__GIVEN TASK 1__
Print the rows below without any change, starting at the row that contains "As seen in this" and continuing through the last row, both ends included.

__DOCUMENT__
-- -- --
Have you written about this in the newsletter & I have just missed
it? Thanks again.
Greenhouses are wonderful for helping tropical plants grow in non-tropical climates. I will be writing a longer article about this in some future newsletter but some important points to keep in mind are:
1. The gh (greenhouse) temperature will drop slowly until it matches the outdoor temperature at night unless there is a heater in the greenhouse. It still helps the plants since the temperature stays warm longer and is cold for a shorter amount of time but some source of heat will make a big difference to the temperature and the plants. The lean-to style gh you are going to have will gain some heat from being up against the house but I would still place another source of heat inside even if it is only used on nights that are close to or below freezing.
2. In the daytime, if there is direct sun on the gh, the temperatures can rise very high, too high for most plants. It is critical that ventilation be designed into the gh so that the excess heat on a sunny day can be allowed to escape the gh. There are several ways to do this, from automatic windows that pop open when the temperature reaches a certain level and close again when it drops below that level, to exhaust fans or just doors and windows that are opened and closed manually. Automated features are great and much appreciated once you start living with a gh on a daily basis. However it is done, a gh MUST have a way to get rid of excess heat or the plants will be cooked!
3. A source of water is very handy inside or very near the gh. Plants must be watered and the gh cleaned out from time to time so having easy access to water will save time and trouble later on.
-- -- --
__TASK MATERIAL__
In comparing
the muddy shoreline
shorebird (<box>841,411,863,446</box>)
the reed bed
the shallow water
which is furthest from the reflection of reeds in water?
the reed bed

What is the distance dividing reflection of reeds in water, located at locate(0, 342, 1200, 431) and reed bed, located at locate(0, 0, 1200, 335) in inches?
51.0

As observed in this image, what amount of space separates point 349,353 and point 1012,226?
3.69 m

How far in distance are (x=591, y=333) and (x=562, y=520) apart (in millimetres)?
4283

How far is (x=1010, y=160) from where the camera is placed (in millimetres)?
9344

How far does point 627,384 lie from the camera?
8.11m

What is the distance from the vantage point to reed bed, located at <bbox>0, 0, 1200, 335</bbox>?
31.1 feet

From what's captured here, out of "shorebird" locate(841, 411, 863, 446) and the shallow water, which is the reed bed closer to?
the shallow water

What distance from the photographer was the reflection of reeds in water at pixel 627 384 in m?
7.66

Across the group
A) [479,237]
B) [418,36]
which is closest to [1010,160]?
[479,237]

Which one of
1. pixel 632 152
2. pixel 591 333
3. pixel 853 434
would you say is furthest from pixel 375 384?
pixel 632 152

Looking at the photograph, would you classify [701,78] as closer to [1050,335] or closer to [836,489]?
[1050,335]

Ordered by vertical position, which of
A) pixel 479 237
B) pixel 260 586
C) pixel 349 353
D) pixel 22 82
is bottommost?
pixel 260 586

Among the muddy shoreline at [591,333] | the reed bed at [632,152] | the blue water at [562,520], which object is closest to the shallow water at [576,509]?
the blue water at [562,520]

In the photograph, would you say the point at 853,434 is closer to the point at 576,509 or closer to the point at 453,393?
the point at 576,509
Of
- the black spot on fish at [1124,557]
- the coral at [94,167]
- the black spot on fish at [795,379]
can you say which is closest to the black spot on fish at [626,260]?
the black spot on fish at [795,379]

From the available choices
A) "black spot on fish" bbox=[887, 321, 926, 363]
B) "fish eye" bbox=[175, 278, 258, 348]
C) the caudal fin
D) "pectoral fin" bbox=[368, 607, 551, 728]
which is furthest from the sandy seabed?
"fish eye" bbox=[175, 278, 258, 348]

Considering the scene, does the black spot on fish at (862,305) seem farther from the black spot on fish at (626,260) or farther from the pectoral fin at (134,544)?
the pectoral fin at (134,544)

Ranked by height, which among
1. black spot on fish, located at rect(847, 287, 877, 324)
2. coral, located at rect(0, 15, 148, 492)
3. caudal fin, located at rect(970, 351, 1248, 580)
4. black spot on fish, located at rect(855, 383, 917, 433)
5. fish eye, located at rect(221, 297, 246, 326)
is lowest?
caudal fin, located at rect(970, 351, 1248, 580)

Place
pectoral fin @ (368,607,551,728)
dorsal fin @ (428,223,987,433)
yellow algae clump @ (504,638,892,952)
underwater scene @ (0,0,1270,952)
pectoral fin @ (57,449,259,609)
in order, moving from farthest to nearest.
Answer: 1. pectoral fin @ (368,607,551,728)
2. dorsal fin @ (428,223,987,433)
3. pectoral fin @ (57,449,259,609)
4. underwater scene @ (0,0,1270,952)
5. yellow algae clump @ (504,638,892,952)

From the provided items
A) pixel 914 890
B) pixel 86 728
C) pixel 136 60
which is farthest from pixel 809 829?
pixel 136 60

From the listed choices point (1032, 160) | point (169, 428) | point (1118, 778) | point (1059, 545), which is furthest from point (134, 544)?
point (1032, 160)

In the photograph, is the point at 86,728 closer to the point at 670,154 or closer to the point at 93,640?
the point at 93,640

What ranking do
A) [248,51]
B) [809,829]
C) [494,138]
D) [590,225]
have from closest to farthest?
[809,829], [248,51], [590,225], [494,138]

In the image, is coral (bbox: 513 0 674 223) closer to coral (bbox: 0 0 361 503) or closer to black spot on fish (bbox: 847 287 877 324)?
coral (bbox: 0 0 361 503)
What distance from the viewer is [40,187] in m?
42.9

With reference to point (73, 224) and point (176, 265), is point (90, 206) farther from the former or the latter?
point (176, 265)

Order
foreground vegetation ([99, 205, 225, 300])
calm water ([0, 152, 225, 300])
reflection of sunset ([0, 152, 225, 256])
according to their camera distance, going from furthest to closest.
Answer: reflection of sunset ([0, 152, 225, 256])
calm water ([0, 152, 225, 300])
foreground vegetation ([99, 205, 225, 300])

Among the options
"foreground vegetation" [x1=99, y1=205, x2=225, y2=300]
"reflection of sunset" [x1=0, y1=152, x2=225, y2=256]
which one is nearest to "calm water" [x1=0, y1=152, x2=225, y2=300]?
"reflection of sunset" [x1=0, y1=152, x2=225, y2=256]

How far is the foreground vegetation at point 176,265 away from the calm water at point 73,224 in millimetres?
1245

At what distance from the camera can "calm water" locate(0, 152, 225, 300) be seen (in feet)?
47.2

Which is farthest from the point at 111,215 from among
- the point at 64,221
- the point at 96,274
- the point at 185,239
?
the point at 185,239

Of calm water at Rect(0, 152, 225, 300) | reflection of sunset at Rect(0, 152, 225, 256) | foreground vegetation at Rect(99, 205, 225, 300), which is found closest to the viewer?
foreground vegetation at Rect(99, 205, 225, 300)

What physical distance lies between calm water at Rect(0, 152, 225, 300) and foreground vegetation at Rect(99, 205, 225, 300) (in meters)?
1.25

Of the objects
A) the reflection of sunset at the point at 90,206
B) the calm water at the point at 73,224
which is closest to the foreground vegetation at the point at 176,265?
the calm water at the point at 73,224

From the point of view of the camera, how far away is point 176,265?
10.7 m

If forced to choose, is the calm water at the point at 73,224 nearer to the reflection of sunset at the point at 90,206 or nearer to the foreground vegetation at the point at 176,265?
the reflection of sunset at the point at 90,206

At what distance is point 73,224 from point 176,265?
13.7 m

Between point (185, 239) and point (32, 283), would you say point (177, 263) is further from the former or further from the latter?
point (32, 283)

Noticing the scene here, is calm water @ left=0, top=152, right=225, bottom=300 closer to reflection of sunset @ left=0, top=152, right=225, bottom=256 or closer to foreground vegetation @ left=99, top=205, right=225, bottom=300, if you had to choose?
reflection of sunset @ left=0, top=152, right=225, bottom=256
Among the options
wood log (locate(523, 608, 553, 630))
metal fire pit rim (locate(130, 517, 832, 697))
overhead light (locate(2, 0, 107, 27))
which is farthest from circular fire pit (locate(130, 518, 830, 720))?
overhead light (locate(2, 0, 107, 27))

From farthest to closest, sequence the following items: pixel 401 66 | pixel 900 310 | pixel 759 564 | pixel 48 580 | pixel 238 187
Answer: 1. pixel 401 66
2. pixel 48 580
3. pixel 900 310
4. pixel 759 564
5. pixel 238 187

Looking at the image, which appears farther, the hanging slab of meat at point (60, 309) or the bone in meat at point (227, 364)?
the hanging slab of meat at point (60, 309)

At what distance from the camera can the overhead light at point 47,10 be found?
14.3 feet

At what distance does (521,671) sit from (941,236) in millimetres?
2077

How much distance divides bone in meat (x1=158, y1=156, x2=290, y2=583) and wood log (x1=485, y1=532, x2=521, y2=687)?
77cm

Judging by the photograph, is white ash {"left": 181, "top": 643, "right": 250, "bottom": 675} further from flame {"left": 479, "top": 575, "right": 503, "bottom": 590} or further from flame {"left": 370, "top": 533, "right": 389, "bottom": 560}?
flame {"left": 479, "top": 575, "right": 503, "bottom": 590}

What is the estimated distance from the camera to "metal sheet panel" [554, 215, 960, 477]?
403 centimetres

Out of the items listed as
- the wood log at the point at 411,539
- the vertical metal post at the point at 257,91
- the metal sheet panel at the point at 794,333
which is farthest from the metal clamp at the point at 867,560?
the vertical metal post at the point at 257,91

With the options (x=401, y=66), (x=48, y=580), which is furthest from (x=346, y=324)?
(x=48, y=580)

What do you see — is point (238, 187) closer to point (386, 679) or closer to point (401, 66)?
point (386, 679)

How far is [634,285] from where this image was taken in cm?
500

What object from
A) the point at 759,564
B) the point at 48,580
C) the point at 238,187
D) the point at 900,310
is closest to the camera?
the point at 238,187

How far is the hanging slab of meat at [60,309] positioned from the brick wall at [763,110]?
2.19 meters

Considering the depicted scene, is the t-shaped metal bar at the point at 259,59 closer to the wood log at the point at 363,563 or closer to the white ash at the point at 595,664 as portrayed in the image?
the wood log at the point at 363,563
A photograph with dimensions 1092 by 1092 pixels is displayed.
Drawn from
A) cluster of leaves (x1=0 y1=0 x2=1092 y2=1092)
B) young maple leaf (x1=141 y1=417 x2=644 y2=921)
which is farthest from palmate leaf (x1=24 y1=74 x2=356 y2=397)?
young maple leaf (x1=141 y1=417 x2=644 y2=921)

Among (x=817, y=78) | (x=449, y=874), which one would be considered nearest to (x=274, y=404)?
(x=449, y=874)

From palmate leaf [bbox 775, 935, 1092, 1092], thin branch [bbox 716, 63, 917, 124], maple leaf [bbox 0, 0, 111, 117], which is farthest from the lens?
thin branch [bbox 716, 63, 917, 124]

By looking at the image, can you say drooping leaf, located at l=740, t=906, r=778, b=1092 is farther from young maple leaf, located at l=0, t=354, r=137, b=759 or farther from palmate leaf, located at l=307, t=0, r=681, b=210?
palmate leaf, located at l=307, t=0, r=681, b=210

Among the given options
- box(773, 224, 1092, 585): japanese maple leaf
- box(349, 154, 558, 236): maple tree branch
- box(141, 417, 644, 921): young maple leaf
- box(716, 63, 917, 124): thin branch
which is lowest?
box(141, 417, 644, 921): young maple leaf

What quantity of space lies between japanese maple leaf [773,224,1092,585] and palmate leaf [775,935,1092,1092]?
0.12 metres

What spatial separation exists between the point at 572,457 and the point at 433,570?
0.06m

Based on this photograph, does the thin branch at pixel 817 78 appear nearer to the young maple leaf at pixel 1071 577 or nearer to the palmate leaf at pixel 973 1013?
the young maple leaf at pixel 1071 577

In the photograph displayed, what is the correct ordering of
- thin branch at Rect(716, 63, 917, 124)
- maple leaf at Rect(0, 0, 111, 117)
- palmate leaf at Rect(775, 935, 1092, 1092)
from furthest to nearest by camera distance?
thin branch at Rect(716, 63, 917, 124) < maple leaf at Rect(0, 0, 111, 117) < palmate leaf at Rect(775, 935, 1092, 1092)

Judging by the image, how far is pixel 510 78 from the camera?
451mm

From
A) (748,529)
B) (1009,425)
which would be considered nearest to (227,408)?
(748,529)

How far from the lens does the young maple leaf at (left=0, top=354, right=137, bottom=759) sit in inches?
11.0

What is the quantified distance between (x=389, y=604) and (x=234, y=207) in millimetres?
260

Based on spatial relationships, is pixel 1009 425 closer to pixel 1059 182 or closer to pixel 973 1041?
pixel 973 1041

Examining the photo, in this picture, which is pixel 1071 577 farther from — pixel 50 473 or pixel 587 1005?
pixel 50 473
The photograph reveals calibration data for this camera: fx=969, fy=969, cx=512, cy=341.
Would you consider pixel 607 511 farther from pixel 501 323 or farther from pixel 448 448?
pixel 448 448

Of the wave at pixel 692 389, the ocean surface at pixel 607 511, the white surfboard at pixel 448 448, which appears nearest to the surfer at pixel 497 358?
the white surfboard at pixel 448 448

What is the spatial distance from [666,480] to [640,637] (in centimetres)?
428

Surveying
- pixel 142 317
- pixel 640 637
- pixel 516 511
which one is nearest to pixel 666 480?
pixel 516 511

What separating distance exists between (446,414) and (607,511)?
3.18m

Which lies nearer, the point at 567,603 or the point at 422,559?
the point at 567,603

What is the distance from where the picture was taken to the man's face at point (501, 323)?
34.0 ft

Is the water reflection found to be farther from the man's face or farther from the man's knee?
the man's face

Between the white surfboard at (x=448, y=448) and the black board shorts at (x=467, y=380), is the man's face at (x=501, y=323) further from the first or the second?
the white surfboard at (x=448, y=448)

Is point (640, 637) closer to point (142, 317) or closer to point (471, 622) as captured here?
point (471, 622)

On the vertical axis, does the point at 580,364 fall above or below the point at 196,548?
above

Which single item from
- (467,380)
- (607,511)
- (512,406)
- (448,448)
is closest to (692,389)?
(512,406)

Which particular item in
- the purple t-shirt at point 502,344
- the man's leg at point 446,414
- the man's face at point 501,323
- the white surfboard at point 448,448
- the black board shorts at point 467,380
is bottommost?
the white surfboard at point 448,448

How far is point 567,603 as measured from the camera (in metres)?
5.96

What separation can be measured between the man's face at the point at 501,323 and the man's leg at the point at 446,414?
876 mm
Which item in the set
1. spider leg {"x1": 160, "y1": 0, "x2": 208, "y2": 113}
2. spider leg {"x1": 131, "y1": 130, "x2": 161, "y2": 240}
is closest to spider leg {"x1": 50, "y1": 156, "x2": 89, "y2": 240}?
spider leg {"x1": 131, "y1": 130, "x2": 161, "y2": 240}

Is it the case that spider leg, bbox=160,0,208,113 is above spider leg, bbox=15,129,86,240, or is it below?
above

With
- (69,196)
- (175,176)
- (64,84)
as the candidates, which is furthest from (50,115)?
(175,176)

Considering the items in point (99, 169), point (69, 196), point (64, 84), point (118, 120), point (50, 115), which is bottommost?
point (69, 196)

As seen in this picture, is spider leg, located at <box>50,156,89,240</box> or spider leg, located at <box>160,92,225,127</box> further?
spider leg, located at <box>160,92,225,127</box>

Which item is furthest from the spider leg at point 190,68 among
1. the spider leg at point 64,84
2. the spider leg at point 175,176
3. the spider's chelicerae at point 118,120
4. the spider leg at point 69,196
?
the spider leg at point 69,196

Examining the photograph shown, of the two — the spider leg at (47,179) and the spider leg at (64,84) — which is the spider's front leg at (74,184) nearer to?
-- -- --
__GIVEN TASK 2__
Output the greenhouse text above word for word, from "Have you written" to "or below freezing.".

__FULL OUTPUT 1__
As seen in this picture, is spider leg, located at <box>50,156,89,240</box> or spider leg, located at <box>160,92,225,127</box> further?
spider leg, located at <box>160,92,225,127</box>

Which item is furthest from the spider leg at point 190,68 among
1. the spider leg at point 64,84
2. the spider leg at point 175,176
3. the spider's chelicerae at point 118,120
4. the spider leg at point 69,196
?
the spider leg at point 69,196

Examining the photograph shown, of the two — the spider leg at (47,179) and the spider leg at (64,84) — which is the spider's front leg at (74,184) nearer to?

__FULL OUTPUT 2__
Have you written about this in the newsletter & I have just missed
it? Thanks again.
Greenhouses are wonderful for helping tropical plants grow in non-tropical climates. I will be writing a longer article about this in some future newsletter but some important points to keep in mind are:
1. The gh (greenhouse) temperature will drop slowly until it matches the outdoor temperature at night unless there is a heater in the greenhouse. It still helps the plants since the temperature stays warm longer and is cold for a shorter amount of time but some source of heat will make a big difference to the temperature and the plants. The lean-to style gh you are going to have will gain some heat from being up against the house but I would still place another source of heat inside even if it is only used on nights that are close to or below freezing.